Des chiffres alarmants à Abobo
La commune d’Abobo, choisie pour abriter la Journée mondiale de lutte contre la rage (JMLR) 2025, le mardi 30 septembre, est l’une des zones les plus touchées. Cette année, entre janvier et juillet, 877 personnes exposées ont été prises en charge par l’antenne communale de l’INHP, dont 600 à Abobo-Est et 277 à Abobo-Ouest. Dans le même temps, plusieurs cas de rage animale ont été signalés, et trois décès humains ont été enregistrés de 2020 à 2024 dans ces deux districts sanitaires.
Cette situation illustre l’urgence de renforcer les campagnes de prévention, notamment la vaccination de masse des chiens, qui demeure l’arme la plus efficace pour interrompre la transmission.
Une stratégie intégrée « Une seule santé »
Le gouvernement ivoirien, sous l’impulsion du Président Alassane Ouattara, a adopté en 2018 un plan national intégré de lutte contre la rage, basé sur quatre piliers : la vaccination des animaux, la gestion des chiens errants, la sensibilisation communautaire, et la prise en charge rapide des personnes exposées.

Depuis lors, plus de 600 000 chiens ont été vaccinés et 5 000 personnes prises en charge gratuitement.
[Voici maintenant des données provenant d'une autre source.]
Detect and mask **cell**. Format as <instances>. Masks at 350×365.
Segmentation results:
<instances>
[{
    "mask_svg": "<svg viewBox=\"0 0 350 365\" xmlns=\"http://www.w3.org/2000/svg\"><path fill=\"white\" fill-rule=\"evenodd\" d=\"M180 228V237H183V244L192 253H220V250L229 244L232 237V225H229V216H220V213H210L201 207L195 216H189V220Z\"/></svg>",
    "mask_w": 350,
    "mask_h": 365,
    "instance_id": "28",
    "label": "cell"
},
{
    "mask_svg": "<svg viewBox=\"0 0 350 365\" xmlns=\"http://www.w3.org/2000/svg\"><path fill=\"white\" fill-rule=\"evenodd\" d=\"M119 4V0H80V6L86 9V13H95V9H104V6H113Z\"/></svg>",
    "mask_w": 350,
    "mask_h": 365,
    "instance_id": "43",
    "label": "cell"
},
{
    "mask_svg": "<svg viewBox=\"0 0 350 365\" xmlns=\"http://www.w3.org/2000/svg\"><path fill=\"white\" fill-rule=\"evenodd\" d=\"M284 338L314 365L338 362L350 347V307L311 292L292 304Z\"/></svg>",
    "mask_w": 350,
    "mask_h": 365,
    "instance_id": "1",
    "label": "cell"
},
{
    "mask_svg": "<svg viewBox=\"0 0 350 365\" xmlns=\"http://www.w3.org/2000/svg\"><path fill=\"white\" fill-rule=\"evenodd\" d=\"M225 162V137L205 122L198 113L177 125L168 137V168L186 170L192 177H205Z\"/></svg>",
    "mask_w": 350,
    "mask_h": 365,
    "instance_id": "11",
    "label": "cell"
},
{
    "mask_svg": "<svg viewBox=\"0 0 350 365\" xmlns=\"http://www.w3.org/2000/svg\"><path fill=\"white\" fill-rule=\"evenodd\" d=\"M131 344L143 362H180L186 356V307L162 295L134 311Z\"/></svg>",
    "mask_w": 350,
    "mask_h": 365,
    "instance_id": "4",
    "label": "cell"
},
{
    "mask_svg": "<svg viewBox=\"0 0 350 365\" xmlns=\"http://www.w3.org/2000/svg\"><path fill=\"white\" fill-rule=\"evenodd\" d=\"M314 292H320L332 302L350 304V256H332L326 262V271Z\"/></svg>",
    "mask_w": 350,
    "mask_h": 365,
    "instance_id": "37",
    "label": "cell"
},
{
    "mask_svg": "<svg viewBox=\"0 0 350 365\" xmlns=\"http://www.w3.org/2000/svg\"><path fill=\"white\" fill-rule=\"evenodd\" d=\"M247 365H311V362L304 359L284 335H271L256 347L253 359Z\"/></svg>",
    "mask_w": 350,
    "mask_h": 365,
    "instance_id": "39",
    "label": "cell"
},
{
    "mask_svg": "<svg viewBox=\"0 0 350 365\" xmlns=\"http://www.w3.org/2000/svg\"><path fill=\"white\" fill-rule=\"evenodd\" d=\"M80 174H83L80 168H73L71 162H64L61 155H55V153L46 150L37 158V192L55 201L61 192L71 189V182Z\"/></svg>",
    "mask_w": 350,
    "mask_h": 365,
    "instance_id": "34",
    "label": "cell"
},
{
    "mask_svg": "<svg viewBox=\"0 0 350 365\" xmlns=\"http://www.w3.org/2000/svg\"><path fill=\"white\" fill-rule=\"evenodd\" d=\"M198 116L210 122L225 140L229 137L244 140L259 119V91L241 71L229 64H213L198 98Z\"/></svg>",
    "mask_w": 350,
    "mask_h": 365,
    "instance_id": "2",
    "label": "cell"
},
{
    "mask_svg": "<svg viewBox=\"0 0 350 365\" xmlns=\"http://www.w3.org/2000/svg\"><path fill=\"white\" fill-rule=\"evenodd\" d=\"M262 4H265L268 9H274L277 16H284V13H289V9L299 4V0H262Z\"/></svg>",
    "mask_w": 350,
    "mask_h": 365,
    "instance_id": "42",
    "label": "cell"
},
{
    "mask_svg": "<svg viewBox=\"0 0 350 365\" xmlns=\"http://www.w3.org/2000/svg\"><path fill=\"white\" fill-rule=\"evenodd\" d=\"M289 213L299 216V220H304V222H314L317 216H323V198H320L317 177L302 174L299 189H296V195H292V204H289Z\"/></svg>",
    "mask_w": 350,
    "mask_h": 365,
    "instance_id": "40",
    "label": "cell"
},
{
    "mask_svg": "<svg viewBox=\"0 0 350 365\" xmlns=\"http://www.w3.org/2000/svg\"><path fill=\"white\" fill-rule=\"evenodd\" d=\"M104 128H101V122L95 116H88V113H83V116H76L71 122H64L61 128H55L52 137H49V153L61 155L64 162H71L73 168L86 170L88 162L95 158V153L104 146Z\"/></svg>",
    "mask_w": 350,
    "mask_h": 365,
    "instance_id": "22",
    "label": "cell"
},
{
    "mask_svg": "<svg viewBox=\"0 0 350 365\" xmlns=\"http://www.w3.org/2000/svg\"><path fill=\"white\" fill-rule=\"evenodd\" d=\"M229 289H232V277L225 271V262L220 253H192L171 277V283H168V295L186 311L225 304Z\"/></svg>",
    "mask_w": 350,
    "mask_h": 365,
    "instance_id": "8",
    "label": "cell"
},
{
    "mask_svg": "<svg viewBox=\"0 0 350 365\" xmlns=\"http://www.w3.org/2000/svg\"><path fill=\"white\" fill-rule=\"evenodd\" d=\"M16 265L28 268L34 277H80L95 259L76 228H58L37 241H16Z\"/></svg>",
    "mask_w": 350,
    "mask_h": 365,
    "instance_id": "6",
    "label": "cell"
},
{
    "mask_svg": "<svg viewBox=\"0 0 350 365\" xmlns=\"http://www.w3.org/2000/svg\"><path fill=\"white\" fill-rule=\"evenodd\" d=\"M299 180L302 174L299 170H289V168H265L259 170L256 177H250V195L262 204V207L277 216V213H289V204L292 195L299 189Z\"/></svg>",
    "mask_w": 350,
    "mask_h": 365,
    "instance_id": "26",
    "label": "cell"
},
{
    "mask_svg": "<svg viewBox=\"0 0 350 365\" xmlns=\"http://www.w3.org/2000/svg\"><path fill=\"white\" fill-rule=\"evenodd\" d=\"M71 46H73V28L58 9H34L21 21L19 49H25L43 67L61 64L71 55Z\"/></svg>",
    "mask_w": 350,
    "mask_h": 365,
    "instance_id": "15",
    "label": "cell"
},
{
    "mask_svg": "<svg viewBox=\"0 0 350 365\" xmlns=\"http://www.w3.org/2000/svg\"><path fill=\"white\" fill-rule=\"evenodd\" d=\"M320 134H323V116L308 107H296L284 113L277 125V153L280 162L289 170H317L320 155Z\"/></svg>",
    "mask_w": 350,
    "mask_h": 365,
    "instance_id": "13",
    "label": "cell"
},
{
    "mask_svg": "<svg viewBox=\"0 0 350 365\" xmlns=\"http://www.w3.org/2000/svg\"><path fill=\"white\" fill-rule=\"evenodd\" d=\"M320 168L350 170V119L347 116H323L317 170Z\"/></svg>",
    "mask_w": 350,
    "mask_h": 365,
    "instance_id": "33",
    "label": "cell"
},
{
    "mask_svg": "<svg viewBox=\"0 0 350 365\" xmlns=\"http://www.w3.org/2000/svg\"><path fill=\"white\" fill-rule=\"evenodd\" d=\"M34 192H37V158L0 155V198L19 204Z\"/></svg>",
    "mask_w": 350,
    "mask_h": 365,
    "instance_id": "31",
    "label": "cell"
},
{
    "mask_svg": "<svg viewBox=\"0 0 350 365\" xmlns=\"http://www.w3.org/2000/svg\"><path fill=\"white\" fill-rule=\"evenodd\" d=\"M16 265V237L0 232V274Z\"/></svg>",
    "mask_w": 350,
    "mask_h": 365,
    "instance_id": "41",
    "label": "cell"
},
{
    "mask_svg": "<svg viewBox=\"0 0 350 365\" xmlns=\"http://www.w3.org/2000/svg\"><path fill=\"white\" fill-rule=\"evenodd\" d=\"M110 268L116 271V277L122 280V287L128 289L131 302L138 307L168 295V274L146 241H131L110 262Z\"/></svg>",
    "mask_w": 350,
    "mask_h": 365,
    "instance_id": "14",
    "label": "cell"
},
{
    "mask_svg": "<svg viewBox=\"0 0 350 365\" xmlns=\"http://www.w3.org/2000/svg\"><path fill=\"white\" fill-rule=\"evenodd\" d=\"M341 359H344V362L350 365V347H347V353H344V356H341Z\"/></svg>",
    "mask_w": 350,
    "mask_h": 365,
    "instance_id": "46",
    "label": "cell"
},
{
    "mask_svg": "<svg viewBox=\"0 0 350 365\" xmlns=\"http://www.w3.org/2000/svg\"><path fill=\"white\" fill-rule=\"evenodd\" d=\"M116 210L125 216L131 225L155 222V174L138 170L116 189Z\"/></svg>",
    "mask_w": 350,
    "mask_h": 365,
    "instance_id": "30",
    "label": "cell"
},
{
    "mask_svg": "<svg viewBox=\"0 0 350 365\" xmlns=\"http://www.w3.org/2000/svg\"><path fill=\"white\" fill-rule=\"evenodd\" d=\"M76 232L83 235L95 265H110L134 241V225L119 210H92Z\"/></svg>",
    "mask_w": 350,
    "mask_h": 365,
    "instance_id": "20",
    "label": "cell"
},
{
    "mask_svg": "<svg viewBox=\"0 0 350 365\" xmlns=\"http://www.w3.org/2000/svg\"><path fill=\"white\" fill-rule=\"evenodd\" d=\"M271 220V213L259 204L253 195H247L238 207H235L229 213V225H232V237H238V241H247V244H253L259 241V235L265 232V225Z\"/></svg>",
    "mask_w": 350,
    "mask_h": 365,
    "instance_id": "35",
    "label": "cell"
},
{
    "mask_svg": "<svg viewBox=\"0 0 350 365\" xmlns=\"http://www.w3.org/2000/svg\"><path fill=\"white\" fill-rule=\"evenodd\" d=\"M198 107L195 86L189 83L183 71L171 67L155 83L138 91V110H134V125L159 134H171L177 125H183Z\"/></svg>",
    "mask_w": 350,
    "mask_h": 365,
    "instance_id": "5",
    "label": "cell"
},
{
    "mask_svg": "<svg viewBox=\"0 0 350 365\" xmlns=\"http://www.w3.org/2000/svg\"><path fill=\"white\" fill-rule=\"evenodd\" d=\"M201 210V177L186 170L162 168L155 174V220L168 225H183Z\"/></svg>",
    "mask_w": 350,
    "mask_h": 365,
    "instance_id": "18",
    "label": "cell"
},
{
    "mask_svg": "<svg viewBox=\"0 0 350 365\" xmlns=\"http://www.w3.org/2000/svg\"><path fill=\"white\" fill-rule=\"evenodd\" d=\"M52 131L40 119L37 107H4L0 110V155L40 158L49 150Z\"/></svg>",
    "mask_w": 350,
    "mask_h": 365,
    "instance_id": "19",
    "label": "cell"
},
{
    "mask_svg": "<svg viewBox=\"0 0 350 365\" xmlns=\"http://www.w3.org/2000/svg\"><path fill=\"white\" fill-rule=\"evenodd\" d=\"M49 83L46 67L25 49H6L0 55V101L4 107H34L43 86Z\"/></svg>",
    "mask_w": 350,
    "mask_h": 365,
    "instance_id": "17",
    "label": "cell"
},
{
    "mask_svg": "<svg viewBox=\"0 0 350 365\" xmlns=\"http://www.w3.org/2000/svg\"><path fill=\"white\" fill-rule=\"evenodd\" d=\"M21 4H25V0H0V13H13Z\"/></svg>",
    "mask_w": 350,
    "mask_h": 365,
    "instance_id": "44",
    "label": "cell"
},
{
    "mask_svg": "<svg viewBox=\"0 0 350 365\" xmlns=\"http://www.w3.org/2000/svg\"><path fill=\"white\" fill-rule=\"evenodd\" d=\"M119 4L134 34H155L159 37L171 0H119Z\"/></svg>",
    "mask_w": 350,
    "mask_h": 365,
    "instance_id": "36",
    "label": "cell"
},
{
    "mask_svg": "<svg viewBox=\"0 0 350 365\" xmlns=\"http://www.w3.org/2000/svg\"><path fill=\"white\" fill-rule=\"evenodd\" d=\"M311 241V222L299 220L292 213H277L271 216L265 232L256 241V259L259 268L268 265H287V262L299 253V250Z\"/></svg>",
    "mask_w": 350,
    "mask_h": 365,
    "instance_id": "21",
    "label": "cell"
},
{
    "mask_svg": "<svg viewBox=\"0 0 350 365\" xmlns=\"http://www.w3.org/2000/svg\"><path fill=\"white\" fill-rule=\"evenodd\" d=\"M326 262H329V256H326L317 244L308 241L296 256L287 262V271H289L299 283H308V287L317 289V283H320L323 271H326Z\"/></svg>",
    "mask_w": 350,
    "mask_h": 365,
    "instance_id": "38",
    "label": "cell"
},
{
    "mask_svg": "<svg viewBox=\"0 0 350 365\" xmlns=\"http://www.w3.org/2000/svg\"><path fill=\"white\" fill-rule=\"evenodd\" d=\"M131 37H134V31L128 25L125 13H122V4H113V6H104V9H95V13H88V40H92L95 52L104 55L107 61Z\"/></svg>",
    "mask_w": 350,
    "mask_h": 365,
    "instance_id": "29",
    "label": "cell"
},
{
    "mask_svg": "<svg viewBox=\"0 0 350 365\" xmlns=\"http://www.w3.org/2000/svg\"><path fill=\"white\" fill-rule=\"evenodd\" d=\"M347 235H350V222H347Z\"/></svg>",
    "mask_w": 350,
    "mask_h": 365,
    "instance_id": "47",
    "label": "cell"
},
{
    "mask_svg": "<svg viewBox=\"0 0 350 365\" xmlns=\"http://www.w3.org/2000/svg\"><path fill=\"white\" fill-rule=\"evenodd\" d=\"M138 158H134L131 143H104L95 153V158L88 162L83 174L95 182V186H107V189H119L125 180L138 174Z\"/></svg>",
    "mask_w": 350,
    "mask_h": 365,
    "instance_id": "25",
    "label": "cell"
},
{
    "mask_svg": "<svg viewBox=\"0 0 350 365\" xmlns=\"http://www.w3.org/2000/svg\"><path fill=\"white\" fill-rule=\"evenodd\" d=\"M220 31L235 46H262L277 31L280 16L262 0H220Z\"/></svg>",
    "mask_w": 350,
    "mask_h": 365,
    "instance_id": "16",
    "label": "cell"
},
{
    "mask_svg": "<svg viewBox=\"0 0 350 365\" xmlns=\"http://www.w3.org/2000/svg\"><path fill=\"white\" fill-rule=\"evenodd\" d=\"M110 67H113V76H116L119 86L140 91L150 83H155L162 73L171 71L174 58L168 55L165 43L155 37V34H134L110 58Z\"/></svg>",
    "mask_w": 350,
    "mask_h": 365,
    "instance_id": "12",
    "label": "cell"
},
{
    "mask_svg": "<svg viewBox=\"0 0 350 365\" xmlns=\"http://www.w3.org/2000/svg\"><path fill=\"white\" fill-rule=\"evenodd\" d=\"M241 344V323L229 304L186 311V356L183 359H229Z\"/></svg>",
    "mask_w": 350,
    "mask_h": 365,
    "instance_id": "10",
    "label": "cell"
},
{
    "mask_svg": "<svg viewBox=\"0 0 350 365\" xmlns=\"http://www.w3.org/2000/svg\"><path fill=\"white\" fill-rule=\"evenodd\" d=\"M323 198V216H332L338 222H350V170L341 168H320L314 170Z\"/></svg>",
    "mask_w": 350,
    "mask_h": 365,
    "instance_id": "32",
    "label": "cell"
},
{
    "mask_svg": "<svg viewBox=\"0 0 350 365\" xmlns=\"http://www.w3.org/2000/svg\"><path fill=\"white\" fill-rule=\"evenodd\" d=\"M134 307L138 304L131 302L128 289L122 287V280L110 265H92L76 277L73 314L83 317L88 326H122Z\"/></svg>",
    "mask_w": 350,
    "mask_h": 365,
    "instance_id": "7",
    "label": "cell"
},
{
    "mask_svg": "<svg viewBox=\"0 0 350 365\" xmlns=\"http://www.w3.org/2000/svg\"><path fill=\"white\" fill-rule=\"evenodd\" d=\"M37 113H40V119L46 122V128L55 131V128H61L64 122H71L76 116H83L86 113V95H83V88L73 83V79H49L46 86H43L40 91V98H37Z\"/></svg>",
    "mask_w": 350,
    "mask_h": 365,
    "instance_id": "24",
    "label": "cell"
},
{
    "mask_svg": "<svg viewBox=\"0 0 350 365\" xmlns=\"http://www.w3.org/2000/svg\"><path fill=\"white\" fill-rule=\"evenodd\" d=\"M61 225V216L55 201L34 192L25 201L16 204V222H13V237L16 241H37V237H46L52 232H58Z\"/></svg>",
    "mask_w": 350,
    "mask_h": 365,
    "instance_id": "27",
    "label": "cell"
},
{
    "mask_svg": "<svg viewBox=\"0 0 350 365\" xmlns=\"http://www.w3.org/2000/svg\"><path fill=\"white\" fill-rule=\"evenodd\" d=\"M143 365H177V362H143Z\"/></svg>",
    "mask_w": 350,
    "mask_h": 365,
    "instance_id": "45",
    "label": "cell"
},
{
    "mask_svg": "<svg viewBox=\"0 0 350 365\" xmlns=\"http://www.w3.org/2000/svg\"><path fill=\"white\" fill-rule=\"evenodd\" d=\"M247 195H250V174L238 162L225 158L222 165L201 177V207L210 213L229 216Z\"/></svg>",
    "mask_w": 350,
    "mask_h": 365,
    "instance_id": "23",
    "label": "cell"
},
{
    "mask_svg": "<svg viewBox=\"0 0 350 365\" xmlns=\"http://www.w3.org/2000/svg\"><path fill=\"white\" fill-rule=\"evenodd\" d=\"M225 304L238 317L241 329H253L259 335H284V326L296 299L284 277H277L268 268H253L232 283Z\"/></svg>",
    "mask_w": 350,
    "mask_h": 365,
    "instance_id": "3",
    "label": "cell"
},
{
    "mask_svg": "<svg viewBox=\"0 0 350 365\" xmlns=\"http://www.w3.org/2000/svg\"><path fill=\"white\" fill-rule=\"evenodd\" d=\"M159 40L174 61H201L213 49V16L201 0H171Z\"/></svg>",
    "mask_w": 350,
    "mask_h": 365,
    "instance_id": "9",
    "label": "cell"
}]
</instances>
En 2024, une avancée majeure a été réalisée avec l’adoption du protocole intradermique recommandé par l’OMS, qui réduit la vaccination humaine de 28 à sept jours et fait baisser le coût de 48 000 à 12 000 FCFA. Avec l’appui de GAVI, l’Alliance du vaccin, l’objectif est d’atteindre la gratuité totale d’ici 2026, rappelle la déclaration conjointe publiée le 28 septembre 2025 par le ministre des Ressources animales et halieutiques, Sidi Tiémoko Touré, et son homologue en charge de la Santé, de l’Hygiène publique et de la Couverture maladie universelle, Pierre N’Gou Dimba.
Le défi de la couverture canine
Pour éliminer la rage d’ici 2030, la Côte d’Ivoire doit vacciner 70% de sa population canine estimée à 1,5 million d’individus, soit un million de chiens par an. Or, la couverture vaccinale actuelle est d’à peine 12%, un retard préoccupant.
Le fardeau économique est également considérable : la rage entraîne des pertes évaluées à 20 milliards FCFA par an, en raison des coûts de soins et des impacts socio-économiques. Le budget nécessaire pour l’élimination sur dix ans est estimé à 18 milliards FCFA, soit 1,8 milliard par an.
Les médias et les communautés, acteurs clés
Conscients que « les populations victimes de rage le sont par ignorance », selon le directeur des services vétérinaires et du bien-être animal (DSVBA), Dr Kallo Vessaly, les autorités misent sur une forte implication des journalistes. Ces derniers ont été formés le 26 septembre 2025 à Abidjan pour renforcer leurs capacités en communication des risques et relayer les messages de prévention.
La Journée mondiale de lutte contre la rage, qui sera officiellement célébrée le 30 septembre à Abobo, sera l’occasion de mobiliser les leaders communautaires, les écoles, les autorités locales et les populations autour du thème national « Tous ensemble, agissons pour zéro mort de rage en Côte d’Ivoire ». Une marche d’enfants et une vaste campagne de vaccination gratuite de 20 000 chiens et chats marqueront l’événement.
Un appel à l’action
La rage est une maladie qui ne laisse aucune seconde chance. Chaque morsure ou griffure suspecte doit conduire immédiatement à un lavage à l’eau et au savon pendant 15 minutes, suivi d’une consultation dans un centre de santé.
Atteindre l’objectif « zéro décès de rage d’ici 2030 » exige la mobilisation de tous: propriétaires d’animaux, pour assurer la vaccination régulière de leurs chiens et chats; leaders communautaires, pour sensibiliser et orienter les victimes vers les structures sanitaires; médias, pour relayer l’information à grande échelle; et citoyens, pour adopter les bons réflexes en cas d’exposition.
Une maladie mortelle mais évitable
La rage peut être éradiquée si chacun joue sa part. Ensemble, la Côte d’Ivoire peut tourner définitivement la page de cette maladie évitable mais encore trop meurtrière.